TESTO DI PARTENZA:

----

Salvini, Meloni e Tajani alla Camera - Fotogramma

Un pasticcio che poteva essere evitato. A Giorgia Meloni, raccontano, non sarebbe affatto andato giù il doppio passo falso di ieri della sua maggioranza al Senato, con il governo battuto una prima volta in commissione Bilancio sul canone Rai (Forza Italia ha votato con l'opposizione contro la riduzione del contributo per la tv pubblica da 90 a 70 euro fortemente voluto da Matteo Salvini) e una seconda volta, sempre a Palazzo Madama, su un emendamento sulla sanità calabrese firmato dal senatore azzurro Claudio Lotito, evidente fallo di reazione della Lega. Un inciampo che "non giova a nessuno", filtrava da Palazzo Chigi a stretto giro dal primo incidente di giornata.

Meloni irritata, ma nessun vertice in vista

La premier, riferiscono fonti parlamentari, sarebbe rimasta molto infastidita da quanto accaduto per aver dato l'immagine di superficialità e litigiosità a pochi giorni dal vertice di domenica scorso, dove avrebbe chiesto e strappato ai suoi alleati la promessa di evitare polemiche e forzature su temi divisivi. Da qui la freddezza nei confronti di Antonio Tajani, percepita ieri al Med Dialogues (rapida stretta di mano, ndr). "Se abbiamo trovato l'accordo per un cessate il fuoco in Libano possiamo farlo pure sul canone Rai", ha tagliato corto la premier con i cronisti, derubricando le frizioni "in schermaglie", nulla di "particolarmente serio". Ora bisogna andare avanti e lasciarsi tutto alle spalle in fretta, concentrarsi sui prossimi impegni, la linea che filtra infatti da Palazzo Chigi. Dove, assicurano, non figurano in agenda nuovi vertici di maggioranza: "Lasciar decantare e guardare avanti, il presidente tira dritto", confermano fonti parlamentari vicine a Meloni.

L'incidente sul canone Rai

Sul canone Rai ci sarebbe stato un combinato disposto di fattori, che avrebbero portato all'incidente, esponendo di nuovo il centrodestra all'ennesimo scivolone. Nella coalizione, insomma, si respira un clima di tutti contro tutti. C'è chi se la prende con il sottosegretario al Mef Lucia Albano, che forse avrebbe potuto fare di più per evitare il patatrac finale; chi invece accusa i leghisti di aver fatto una forzatura, violando il 'patto di non belligeranza' firmato chez Giorgia e chi, infine, se la prende con gli azzurri, che avrebbe potuto lasciare l'Aula o comunque scongiurare l'incidente.

Raccontano che il ministro per i Rapporti con il Parlamento, Luca Ciriani, abbia mediato fino alla fine. Tante le soluzioni che ha provato a mettere in campo, andando oltre l'invito ad accordarsi tra alleati. Ma nessuna ipotesi, durante i vertici di maggioranza a Palazzo Madama, ha portato a superare l'impasse. Da ultimo, ieri mattina, l'influenza ha tenuto lontano dalla Commissione Bilancio lo stesso Ciriani, mettendolo fuori gioco per un tentativo di conciliazione in extremis.

----

(Dati registrati)
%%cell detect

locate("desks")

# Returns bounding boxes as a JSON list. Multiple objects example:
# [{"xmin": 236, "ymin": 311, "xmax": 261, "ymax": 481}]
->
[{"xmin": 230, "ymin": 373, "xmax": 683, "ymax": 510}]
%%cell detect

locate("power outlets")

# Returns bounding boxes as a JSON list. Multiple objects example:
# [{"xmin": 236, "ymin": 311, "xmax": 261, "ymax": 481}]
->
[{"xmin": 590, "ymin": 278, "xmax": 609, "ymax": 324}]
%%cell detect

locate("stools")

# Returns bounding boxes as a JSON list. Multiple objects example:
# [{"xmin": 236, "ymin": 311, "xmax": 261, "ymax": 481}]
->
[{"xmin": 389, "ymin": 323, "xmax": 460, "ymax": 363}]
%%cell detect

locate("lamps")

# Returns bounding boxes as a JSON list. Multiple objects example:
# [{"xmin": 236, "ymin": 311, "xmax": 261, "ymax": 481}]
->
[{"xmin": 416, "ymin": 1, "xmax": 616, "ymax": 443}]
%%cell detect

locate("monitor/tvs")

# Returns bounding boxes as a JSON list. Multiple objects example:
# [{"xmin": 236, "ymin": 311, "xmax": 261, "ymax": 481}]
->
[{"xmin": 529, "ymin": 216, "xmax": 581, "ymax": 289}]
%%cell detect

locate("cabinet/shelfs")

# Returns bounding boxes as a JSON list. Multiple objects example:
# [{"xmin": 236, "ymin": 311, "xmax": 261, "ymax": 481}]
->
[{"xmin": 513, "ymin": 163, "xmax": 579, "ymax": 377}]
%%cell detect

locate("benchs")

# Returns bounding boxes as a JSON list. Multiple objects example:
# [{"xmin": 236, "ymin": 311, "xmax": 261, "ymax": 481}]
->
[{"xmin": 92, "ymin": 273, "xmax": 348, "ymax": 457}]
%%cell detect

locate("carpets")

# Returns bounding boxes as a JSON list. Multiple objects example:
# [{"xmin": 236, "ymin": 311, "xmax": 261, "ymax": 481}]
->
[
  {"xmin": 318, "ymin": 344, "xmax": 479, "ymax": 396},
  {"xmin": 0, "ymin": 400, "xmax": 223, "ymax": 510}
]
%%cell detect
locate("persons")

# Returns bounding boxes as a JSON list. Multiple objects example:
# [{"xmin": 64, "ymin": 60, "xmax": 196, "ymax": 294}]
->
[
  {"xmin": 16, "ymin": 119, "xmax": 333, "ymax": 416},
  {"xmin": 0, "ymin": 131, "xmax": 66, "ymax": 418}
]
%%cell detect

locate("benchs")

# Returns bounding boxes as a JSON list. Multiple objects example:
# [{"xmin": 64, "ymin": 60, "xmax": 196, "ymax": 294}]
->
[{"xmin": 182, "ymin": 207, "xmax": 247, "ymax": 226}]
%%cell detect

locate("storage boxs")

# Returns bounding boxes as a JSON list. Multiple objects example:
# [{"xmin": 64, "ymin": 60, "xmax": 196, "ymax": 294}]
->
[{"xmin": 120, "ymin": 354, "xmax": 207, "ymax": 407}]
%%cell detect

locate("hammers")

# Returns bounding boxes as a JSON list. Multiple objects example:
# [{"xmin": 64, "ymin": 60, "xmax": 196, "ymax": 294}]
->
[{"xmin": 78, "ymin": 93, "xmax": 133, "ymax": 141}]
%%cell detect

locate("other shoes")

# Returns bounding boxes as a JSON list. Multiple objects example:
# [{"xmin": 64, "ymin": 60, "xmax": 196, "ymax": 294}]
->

----

Nel testo sul canone Rai, di quanto doveva scendere il contributo per la tv pubblica secondo la proposta sostenuta da Matteo Salvini?

Da 90 a 70 euro.